2026-06-15 — Initial implementation

Design choices

Grammar used:

expr    = term (('+' | '-') term)*
term    = unary (('*' | '/') unary)*
unary   = '-' unary | primary
primary = NUMBER | '(' expr ')'

This naturally encodes precedence (* and / via term, + and - via expr) and left-associativity (via the while loop that builds left-deep trees in _expr and _term). Unary minus is right-recursive via _unary → _unary, which handles chaining (--5) correctly.

Operator representation

The Adversary's pre-claim probes in REVIEW-parse.md used symbol format ('+', '-', '*', '/') rather than token kind names ('PLUS', 'MINUS', etc.). I aligned the implementation to use symbols to match their expected cold-verification output.

Test run output

$ python -m unittest -q
Ran 44 tests in 0.001s
OK

D1 shape verification

$ python -c "from calc.lexer import tokenize; from calc.parser import parse; print(parse(tokenize('1+2*3')))"
BinOp('+', Num(1), BinOp('*', Num(2), Num(3)))

D2 shape verification

$ python -c "from calc.lexer import tokenize; from calc.parser import parse; print(parse(tokenize('8-3-2')))"
BinOp('-', BinOp('-', Num(8), Num(3)), Num(2))

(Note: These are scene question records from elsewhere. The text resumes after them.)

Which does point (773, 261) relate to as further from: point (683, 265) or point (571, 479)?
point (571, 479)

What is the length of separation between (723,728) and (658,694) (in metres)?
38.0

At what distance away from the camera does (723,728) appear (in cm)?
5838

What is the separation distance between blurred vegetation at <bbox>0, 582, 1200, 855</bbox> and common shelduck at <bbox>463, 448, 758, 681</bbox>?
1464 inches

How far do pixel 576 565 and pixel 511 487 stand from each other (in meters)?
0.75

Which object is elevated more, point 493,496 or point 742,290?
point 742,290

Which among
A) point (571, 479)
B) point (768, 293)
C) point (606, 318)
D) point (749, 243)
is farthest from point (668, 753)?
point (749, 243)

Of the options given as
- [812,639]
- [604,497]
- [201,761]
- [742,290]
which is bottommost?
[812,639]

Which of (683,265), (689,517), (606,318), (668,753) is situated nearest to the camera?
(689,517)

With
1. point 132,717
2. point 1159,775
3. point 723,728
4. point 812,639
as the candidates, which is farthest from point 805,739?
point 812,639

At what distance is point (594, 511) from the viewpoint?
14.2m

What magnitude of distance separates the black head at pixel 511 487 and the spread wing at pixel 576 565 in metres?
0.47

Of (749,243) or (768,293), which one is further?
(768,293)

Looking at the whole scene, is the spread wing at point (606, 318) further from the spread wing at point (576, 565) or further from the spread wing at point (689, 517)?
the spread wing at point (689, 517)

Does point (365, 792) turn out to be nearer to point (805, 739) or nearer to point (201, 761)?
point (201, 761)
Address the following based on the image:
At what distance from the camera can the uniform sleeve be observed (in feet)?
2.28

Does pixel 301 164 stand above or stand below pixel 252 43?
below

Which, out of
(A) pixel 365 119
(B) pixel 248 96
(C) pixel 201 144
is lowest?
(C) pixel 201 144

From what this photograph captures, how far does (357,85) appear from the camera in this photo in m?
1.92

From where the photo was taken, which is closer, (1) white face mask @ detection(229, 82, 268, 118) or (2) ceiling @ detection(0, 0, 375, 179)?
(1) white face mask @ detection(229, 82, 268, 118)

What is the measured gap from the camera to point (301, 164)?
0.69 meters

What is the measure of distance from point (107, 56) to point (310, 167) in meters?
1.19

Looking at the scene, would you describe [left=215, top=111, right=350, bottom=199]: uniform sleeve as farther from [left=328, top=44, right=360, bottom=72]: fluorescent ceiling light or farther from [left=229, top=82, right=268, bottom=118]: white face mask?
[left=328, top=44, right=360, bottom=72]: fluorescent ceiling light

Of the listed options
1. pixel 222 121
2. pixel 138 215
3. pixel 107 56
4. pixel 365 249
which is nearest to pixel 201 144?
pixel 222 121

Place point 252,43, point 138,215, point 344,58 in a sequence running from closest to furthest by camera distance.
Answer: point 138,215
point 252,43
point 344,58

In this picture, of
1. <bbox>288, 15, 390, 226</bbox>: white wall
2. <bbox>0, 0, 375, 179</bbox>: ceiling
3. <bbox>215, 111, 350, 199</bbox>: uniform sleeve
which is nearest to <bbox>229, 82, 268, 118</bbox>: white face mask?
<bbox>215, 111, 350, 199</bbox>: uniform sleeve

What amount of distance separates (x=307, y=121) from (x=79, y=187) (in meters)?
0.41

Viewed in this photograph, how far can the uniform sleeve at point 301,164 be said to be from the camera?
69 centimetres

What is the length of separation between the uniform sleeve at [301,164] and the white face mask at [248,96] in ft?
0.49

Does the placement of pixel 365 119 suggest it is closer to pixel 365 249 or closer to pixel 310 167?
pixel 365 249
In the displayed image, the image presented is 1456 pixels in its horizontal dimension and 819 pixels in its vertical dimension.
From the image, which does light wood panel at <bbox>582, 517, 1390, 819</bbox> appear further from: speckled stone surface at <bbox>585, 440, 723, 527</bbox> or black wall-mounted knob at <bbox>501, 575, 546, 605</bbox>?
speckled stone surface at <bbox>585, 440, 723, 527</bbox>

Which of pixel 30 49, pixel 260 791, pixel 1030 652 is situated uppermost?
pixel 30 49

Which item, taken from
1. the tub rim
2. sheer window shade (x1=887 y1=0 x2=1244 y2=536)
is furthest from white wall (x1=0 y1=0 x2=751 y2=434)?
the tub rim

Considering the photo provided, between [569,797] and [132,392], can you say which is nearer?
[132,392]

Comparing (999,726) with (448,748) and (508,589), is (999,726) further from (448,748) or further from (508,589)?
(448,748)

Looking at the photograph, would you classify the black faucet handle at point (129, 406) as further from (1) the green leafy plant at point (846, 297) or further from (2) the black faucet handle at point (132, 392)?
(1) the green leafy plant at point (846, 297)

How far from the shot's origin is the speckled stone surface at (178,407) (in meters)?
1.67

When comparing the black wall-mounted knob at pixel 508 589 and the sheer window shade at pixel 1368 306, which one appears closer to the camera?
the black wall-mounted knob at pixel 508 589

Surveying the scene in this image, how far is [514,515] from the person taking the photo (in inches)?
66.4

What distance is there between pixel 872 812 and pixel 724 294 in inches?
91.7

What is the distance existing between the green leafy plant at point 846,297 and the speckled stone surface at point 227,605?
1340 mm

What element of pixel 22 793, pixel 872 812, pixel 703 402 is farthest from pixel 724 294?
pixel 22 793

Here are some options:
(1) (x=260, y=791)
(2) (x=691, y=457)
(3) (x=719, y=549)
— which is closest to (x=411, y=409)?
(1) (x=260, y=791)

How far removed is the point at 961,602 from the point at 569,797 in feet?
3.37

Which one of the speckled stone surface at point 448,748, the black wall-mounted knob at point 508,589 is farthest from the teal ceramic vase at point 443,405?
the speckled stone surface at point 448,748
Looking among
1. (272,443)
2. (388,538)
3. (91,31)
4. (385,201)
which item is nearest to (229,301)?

$ python -c "from calc.lexer import tokenize; from calc.parser import parse; print(parse(tokenize('8/4/2')))"
BinOp('/', BinOp('/', Num(8), Num(4)), Num(2))

D3 shape verification

$ python -c "from calc.lexer import tokenize; from calc.parser import parse; print(parse(tokenize('(1+2)*3')))"
BinOp('*', BinOp('+', Num(1), Num(2)), Num(3))

D4 shape verification

$ python -c "from calc.lexer import tokenize; from calc.parser import parse; print(parse(tokenize('-5')))"
Unary('-', Num(5))

$ python -c "from calc.lexer import tokenize; from calc.parser import parse; print(parse(tokenize('-(1+2)')))"
Unary('-', BinOp('+', Num(1), Num(2)))

$ python -c "from calc.lexer import tokenize; from calc.parser import parse; print(parse(tokenize('3 * -2')))"
BinOp('*', Num(3), Unary('-', Num(2)))

D5 error verification

All five required error cases raise ParseError specifically:

  • "1 +" → ParseError: unexpected end of input
  • "(1" → ParseError: unclosed parenthesis, expected ')'
  • "1 2" → ParseError: unexpected token 'NUMBER'
  • ")(" → ParseError: unexpected token 'RPAREN'
  • "" → ParseError: empty expression